This page displays an animation of a solution of
the wave
equation on the sphere (that is,
(∂²/∂t²−c²Δ)φ=0 where Δ is
the Laplacian,
and the displayed function φ is a 3-component vector giving
the RGB channels). The initial condition is somewhat
random. More precisely, the function is computed through its
decomposition
in spherical
harmonics φ =
∑uℓ,m(t)·Y[ℓ,m]
(for −ℓ≤m≤ℓ, and here ℓ
only ranges from 0 through 8 because so the animation can be performed
in real time), where Y[ℓ,m] are
L²-normalized eigenvectors of the Laplacian
(ΔY[ℓ,m] =
−ℓ(ℓ+1)·Y[ℓ,m]),
and uℓ,m(t) is
a sinusoidal function of t with frequency
(c/2π)·√(ℓ(ℓ+1)), its phase and
amplitude being chosen at random. (Click on the rerandom
button to choose a different random configuration.)

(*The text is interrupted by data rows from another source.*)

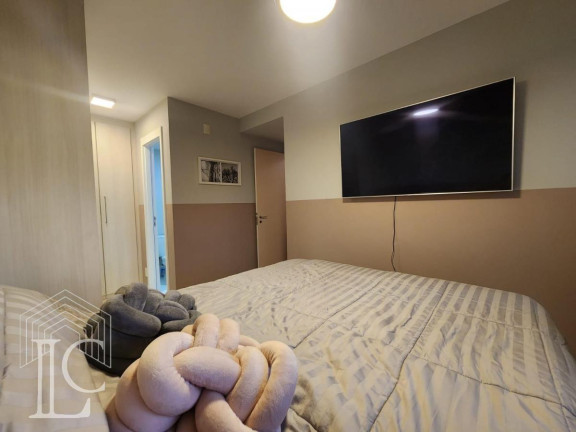 Imagem Apartamento com 2 Quartos à Venda, 68 m² em Santo Amaro - São Paulo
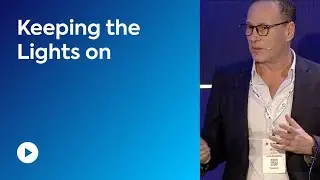 Keeping the Lights On I The Future of Submarine Cable Maintenance | SubOptic 2025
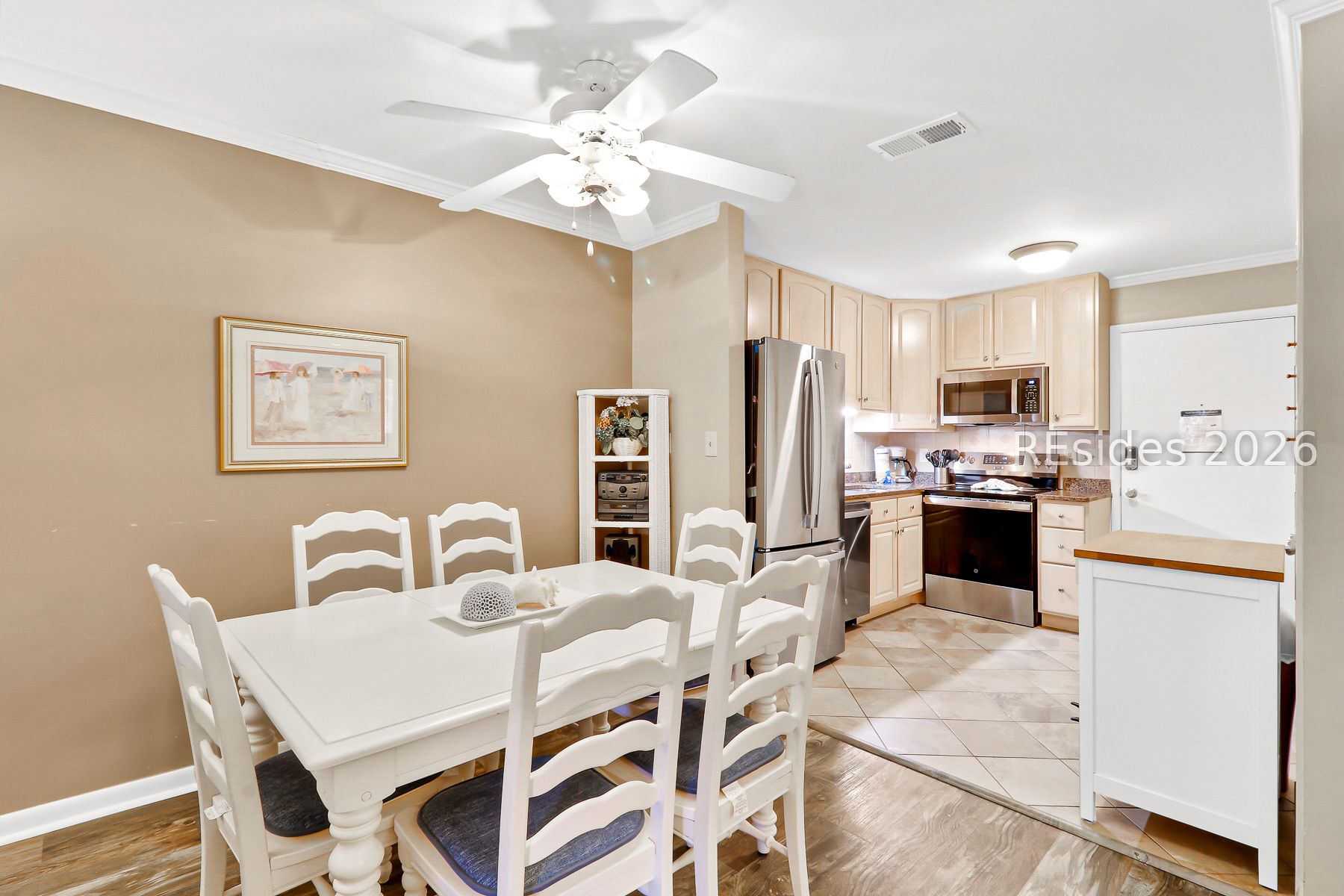 45 Folly Field Road Unit: 22J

A variety of choice settings for the initial conditions is
available, giving different symmetries: projective
means the
wave function φ is antipodally symmetric (symmetric
w.r.t. the center of the sphere), axially 2|3-symmetric
means
it is 2|3-symmetric w.r.t. the z axis (the
axis x=y=0, which is viewed head
on), plane x|y|z-symmetric
means it is symmetric w.r.t. the plane where the given coordinate
vanishes (the plane z=0 being parallel to the view
plane), L²-conservative
means that the wave evolution conserves
the L² norm (∫φ²) throughout time (for each color channel
separately).
This version uses WebGL. A different version not using WebGL (slower, but more reliable) is also available.